Of course, it is easy to make the sort of allegation that the noble Baroness, Lady Miller of Hendon, made, supported by the noble Earl, Lord Northesk. However, when one examines the detail, one sees very little in that allegation. One sees that the people at the coal face of the administration do not agree with that view. By that, I do not mean the politicians; I mean the civil servants.

Finally, perhaps I may deal with the point that the noble Baroness raised with regard to the Millennium Dome. She referred to matters that affected advice given in relation to the Millennium Commission. I am not privy to advice given to that commission; nor should I be. The Millennium Commission is an independent body. Advice given to it would not be given to a body such as the New Millennium Experience Company, which funds it. Therefore, I am, not in a position to answer the question that she has asked in relation to that matter; nor should I be.

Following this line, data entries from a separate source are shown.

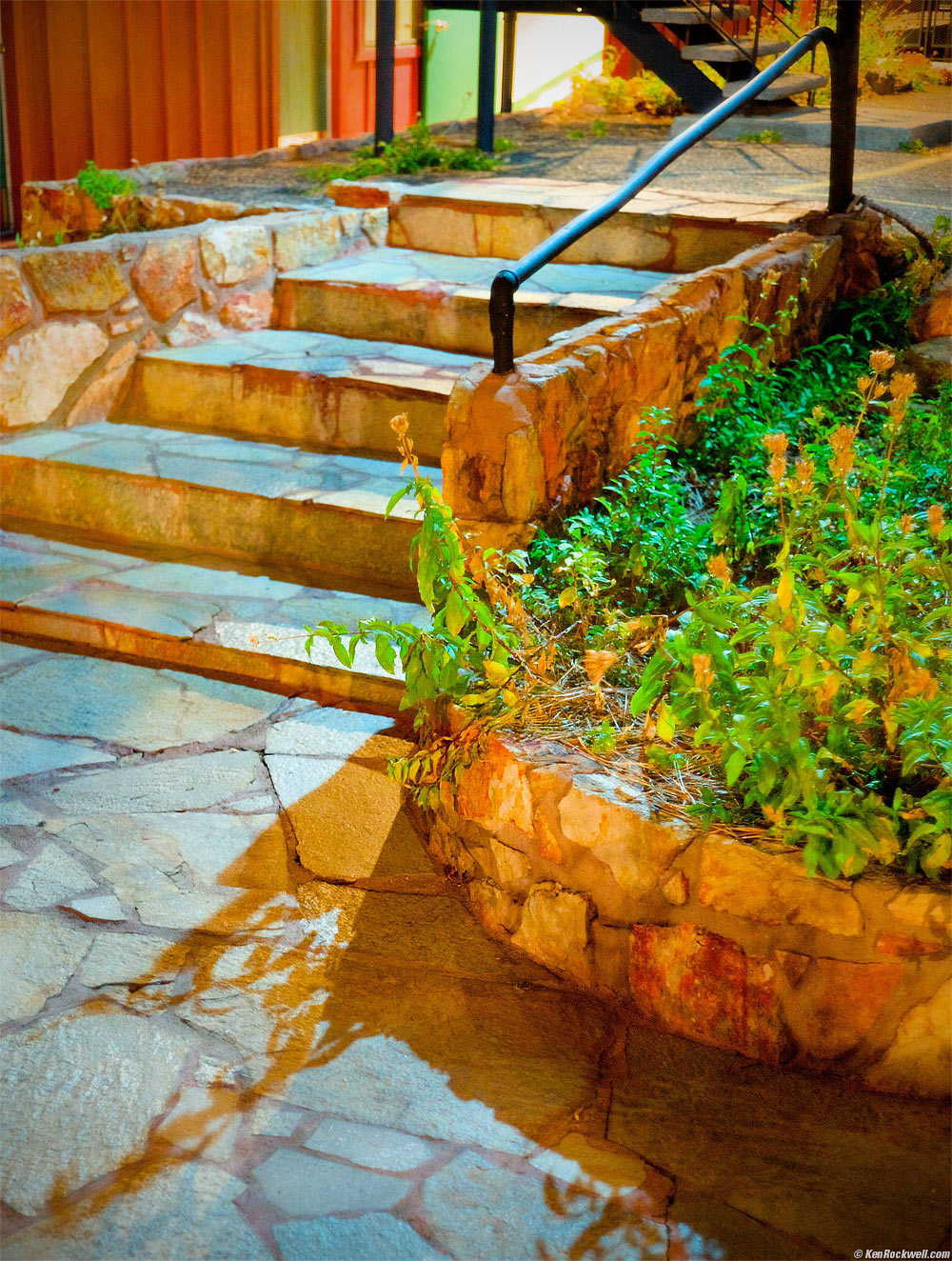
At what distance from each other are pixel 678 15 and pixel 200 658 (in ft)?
22.6

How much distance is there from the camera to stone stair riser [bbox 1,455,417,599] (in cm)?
470

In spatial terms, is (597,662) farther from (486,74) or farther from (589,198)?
(486,74)

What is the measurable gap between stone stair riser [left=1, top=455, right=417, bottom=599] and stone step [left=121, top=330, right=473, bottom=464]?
0.64m

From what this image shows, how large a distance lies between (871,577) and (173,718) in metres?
2.29

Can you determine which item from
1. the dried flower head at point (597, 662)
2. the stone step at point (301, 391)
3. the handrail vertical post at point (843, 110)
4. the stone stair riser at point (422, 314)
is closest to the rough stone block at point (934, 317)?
the handrail vertical post at point (843, 110)

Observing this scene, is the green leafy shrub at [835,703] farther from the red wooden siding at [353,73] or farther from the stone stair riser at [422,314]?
the red wooden siding at [353,73]

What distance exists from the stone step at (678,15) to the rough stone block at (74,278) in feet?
16.7

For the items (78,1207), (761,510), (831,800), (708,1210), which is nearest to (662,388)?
(761,510)

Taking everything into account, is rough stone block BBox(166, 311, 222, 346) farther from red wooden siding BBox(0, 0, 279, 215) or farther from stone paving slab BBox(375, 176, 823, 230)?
red wooden siding BBox(0, 0, 279, 215)

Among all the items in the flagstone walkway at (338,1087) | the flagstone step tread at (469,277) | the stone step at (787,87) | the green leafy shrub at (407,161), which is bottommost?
the flagstone walkway at (338,1087)

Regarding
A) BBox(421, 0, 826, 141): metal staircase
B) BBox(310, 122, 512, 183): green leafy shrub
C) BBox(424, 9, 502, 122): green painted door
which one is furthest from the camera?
BBox(424, 9, 502, 122): green painted door

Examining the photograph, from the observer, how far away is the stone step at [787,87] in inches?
352

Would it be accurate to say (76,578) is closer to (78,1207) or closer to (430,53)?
(78,1207)

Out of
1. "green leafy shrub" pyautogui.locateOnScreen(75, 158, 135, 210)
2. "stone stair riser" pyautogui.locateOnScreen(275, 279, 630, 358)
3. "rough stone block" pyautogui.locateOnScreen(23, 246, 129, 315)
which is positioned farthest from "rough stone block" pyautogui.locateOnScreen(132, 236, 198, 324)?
"green leafy shrub" pyautogui.locateOnScreen(75, 158, 135, 210)
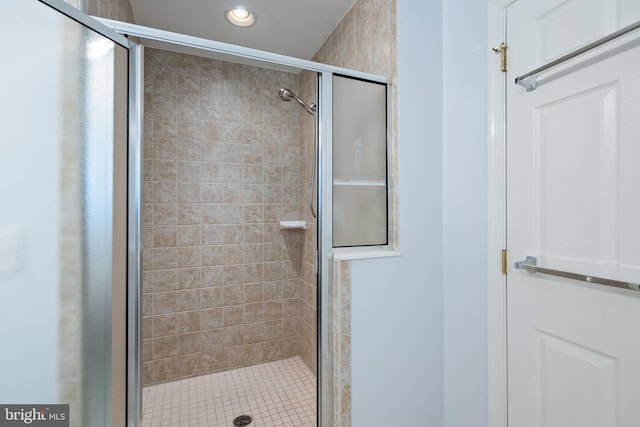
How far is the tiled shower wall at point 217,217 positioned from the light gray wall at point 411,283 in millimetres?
1173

I am greatly obliged to all noble Lords who have contributed to this very interesting debate. Again, I express my gratitude to the noble Lord, Lord Campbell of Croy, for initiating it.

8.23 p.m.

Lord Campbell of Croy

My Lords, in the short time available before the debate must come to an end, I should like to thank all speakers who have taken part and have made it, in my opinion, a debate of very high quality. There were two outstanding maiden speeches by the noble Lords, Lord Roper and Lord Powell. The contributions that followed have come from a wide range of experience: the Civil Service, business, public relations, former special advisers and also membership of the Committee on Standards in Public Life. I am extremely grateful that speakers with those backgrounds have taken part in the debate.

I should like to thank especially the noble and learned Lord, Lord Falconer, for his reply and for dealing in the time available with most of the questions raised. He confirmed that the present number of special advisers is 79. Different figures have been given. I suggested 78, so that was not too bad. However, that type of information all helps. It is not so much the present number that is important as the fact that the number has doubled in the past three years. I believe that most of us are concerned about the rate of increase and whether there will be a further increase, perhaps doubling in the next three years. That is an issue that many of us will be watching.

In his reply, the Minister spoke also about accountability. I was particularly interested in that issue because I had pointed out that the professional Civil Service is responsible to Ministers and that Ministers are responsible to Parliament. My interpretation of what he said is that special advisers are also responsible to their Ministers. However, I do not believe that it is clear whether Ministers must answer to Parliament about the conduct of their special advisers in the way that they do for the Civil Service. That will all come out when the Government respond to the Neill committee's recommendations because the committee queried that subject.

At the end of his response, the noble and learned Lord also mentioned the question of problems that arise from special advisers who brief the press. I do not believe that any of the speakers were criticising that. They were pointing out that confusion arises when a Civil Service official briefs the media at the same as a special adviser from the same department. That can be muddling for the media because the two do not necessarily send the same message. Again, that will all come out when the Neill committee's report is considered by the Government because the committee raised that particular point.

I am extremely grateful to the Minister and to others who have taken part in the debate. I now beg leave to withdraw my Motion for Papers.

Motion for Papers, by leave, withdrawn.